Elmahdy, a 20-year-old student at the American University of Cairo, defines herself as "Secular, Liberal, Feminist, Vegetarian, Individualist Egyptian". In a tweet, she said "I took my nude photo myself in my parent's home months before I met @Kareemamer [her boyfriend] and I'm atheist since I was 16".

"Put on trial the artists' models who posed nude for art schools until the early 1970s, hide the art books and destroy the nude statues of antiquity, then undress and stand before a mirror and burn your bodies that you despise to forever rid yourselves of your sexual hangups before you direct your humiliation and chauvinism and dare to try to deny me my freedom of expression," she wrote on her blog.

In a status update on Facebook on Tuesday, Elmahdy reiterated her commitment to defend freedom of expression and civil rights, asserting it was her undeniable personal choice to publish naked pictures of herself on Twitter.

"I stand by every letter I wrote and every photo I published and will say that I don't acknowledge any laws that limit freedoms or are discriminatory if I was called for investigation," she wrote.

The Egyptian Coalition of Islamic Law Graduates filed a suit against Aliaa Elmahdy and her boyfriend, the blogger Kareem Amer, under charges of "violating morals, inciting indecency and insulting Islam."

The coalition's Facebook page called for Elmahdy and Amer to be punished according to Islamic law.

"The old constitution and the new declarations of the new one says Islamic law is the source of governing, therefore we asked for Islamic law penalties to be executed on the two bloggers," Ahmed Yehia, coordinator of the coalition, told Bikyamasr.com.

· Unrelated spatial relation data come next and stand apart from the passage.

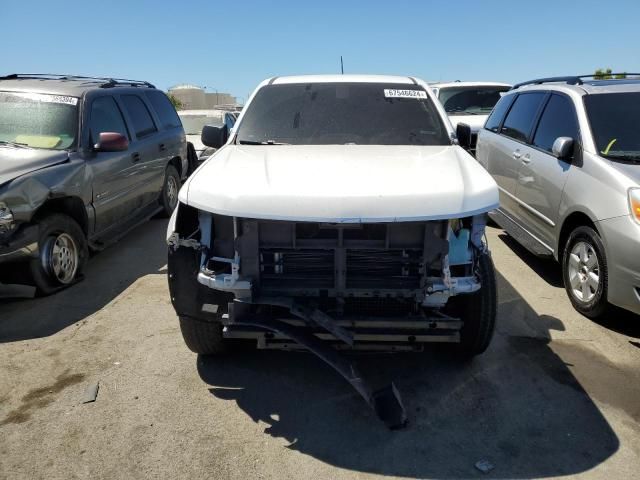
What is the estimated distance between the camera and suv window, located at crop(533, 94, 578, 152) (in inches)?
188

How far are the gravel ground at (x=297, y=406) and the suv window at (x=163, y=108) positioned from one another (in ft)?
12.4

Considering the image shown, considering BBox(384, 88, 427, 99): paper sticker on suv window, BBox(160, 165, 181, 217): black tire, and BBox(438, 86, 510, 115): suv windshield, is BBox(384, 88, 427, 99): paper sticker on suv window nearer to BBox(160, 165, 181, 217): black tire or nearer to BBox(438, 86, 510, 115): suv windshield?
BBox(160, 165, 181, 217): black tire

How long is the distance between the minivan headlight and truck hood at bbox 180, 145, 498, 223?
4.52ft

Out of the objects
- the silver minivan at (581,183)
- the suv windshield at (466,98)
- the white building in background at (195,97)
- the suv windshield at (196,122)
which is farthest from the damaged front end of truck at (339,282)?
the white building in background at (195,97)

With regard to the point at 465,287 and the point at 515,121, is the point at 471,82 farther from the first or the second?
the point at 465,287

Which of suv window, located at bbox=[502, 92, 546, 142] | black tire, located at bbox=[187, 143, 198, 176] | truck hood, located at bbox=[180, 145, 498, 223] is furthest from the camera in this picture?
black tire, located at bbox=[187, 143, 198, 176]

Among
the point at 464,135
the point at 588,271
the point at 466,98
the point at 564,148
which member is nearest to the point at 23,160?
the point at 464,135

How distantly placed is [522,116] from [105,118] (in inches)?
191

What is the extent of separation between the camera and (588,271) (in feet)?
13.7

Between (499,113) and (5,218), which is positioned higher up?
(499,113)

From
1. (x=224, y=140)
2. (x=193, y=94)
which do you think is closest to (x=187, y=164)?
(x=224, y=140)

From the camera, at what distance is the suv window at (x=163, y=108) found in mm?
7157

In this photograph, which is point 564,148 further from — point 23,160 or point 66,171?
point 23,160

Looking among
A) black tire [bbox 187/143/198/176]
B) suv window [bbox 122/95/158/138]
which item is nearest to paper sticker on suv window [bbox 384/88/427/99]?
suv window [bbox 122/95/158/138]
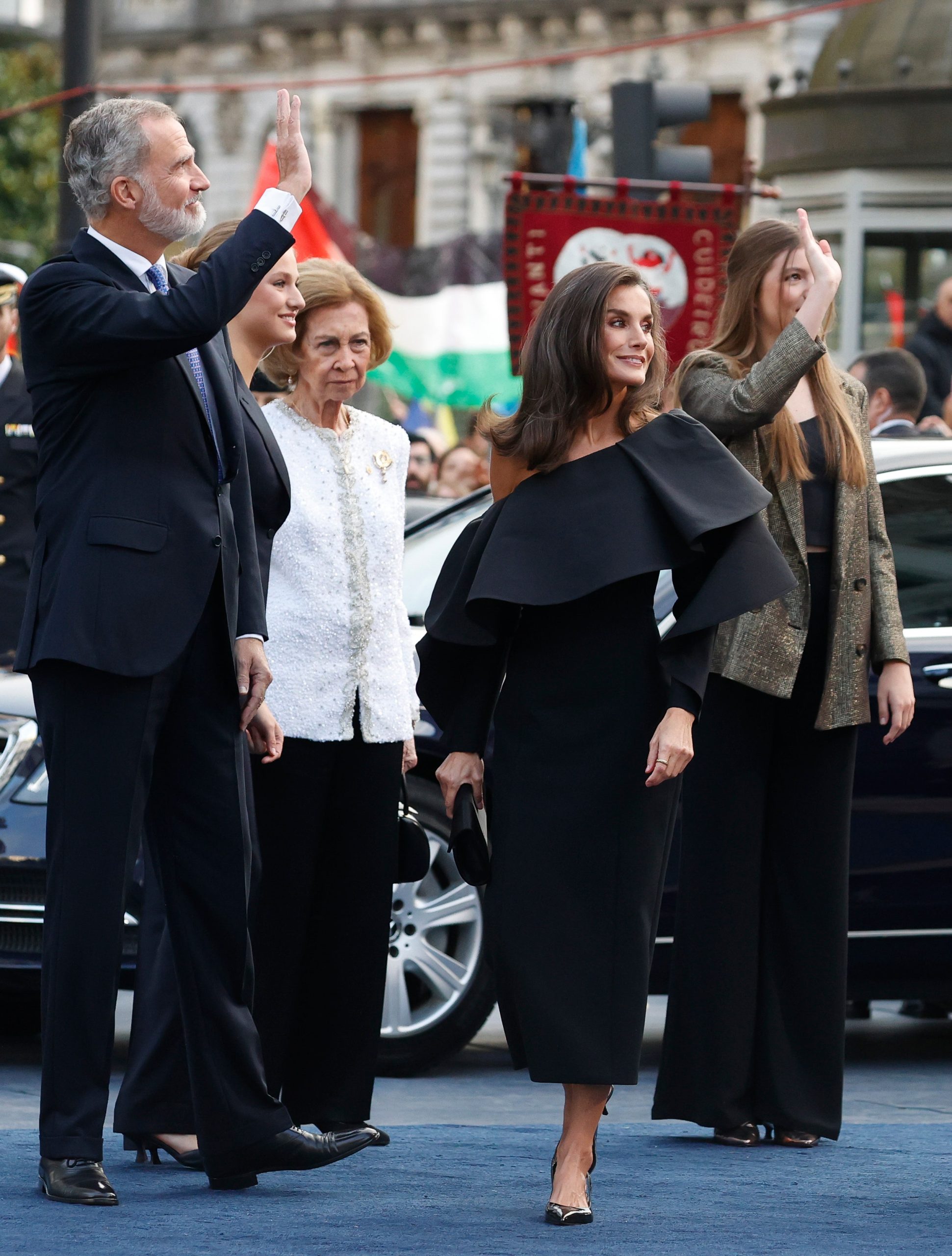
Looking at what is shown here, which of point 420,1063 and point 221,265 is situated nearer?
point 221,265

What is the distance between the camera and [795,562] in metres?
5.77

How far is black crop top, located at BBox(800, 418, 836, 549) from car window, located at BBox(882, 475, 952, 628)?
3.72ft

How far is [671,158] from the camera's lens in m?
11.8

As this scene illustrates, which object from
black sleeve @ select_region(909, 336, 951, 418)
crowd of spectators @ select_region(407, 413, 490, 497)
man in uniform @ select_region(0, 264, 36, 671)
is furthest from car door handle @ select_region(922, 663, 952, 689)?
crowd of spectators @ select_region(407, 413, 490, 497)

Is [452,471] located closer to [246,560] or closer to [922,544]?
[922,544]

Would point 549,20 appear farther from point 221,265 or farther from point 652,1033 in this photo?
point 221,265

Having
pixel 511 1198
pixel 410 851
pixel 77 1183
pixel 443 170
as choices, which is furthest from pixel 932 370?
pixel 443 170

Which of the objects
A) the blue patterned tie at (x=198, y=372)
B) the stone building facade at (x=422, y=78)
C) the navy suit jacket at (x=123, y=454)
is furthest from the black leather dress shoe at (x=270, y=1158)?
the stone building facade at (x=422, y=78)

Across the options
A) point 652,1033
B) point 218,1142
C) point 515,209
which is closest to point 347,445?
point 218,1142

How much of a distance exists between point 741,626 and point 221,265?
167cm

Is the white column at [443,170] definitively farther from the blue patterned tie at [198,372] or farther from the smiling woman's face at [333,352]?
the blue patterned tie at [198,372]

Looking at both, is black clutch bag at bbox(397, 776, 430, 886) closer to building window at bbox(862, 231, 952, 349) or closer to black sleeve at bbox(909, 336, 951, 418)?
black sleeve at bbox(909, 336, 951, 418)

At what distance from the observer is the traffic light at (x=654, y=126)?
1152cm

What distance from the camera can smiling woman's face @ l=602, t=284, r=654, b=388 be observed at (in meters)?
5.02
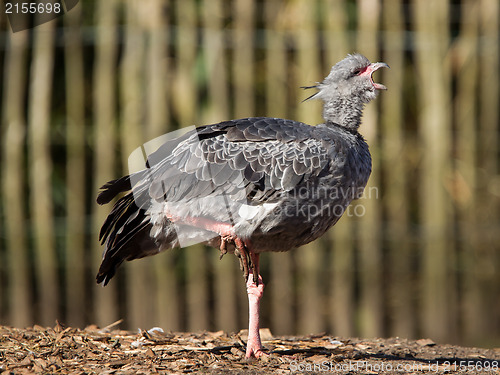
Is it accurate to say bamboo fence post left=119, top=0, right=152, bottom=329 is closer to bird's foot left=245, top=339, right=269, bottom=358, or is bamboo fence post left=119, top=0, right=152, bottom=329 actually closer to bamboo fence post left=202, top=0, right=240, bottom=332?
bamboo fence post left=202, top=0, right=240, bottom=332

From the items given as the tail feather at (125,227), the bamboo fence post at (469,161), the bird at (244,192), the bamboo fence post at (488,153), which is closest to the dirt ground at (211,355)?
the bird at (244,192)

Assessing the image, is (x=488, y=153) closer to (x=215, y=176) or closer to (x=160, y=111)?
(x=160, y=111)

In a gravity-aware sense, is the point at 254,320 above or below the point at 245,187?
below

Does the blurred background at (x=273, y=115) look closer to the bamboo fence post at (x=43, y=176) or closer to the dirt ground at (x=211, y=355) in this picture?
the bamboo fence post at (x=43, y=176)

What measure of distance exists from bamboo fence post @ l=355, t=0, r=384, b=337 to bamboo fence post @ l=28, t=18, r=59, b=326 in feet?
10.1

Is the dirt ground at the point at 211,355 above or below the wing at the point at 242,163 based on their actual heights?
below

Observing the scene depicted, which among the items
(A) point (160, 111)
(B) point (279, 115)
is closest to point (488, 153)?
(B) point (279, 115)

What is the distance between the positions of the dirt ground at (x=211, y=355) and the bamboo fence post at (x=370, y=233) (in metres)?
1.87

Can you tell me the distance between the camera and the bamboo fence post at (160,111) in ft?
23.8

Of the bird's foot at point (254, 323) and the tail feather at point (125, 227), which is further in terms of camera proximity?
the tail feather at point (125, 227)

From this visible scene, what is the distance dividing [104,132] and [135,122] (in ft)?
1.10

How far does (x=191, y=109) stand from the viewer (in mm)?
7465

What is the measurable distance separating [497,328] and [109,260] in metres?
4.40

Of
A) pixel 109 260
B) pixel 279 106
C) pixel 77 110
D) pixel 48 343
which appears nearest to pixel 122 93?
pixel 77 110
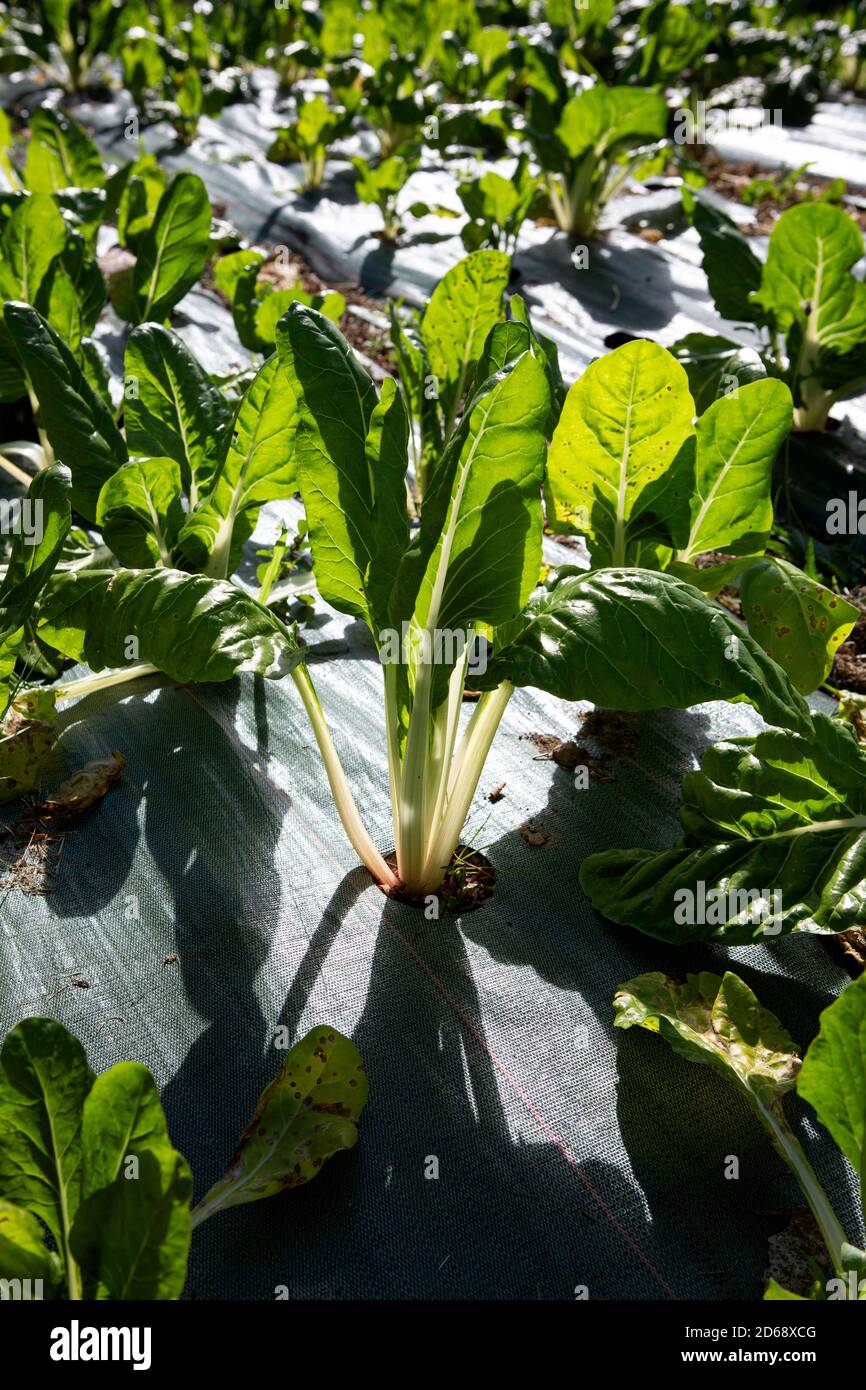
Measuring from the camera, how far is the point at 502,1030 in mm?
1501

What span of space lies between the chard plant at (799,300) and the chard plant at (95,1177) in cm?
206

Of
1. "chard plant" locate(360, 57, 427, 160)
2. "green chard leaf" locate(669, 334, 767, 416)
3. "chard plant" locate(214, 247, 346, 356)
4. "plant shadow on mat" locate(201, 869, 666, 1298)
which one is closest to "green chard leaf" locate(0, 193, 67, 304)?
"chard plant" locate(214, 247, 346, 356)

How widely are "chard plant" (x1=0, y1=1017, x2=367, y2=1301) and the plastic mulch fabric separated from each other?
2.6 inches

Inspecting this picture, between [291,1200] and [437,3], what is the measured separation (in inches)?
268

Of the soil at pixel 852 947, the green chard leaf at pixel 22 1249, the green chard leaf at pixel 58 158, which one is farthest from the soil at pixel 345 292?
the green chard leaf at pixel 22 1249

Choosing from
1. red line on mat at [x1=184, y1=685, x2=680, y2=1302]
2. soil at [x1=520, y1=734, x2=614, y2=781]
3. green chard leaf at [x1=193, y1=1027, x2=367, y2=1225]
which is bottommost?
red line on mat at [x1=184, y1=685, x2=680, y2=1302]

"It is an insult to the revolution as these two persons who pretend to be one of the revolutionists and asking for sexual freedoms. They are giving the uprising a bad name," he continued.

"It is our duty to fight corruption and this is a corruption case, people who are trying to corrupt society with foreign and unacceptable customs like the sexual freedom they ask for," continued Yehia.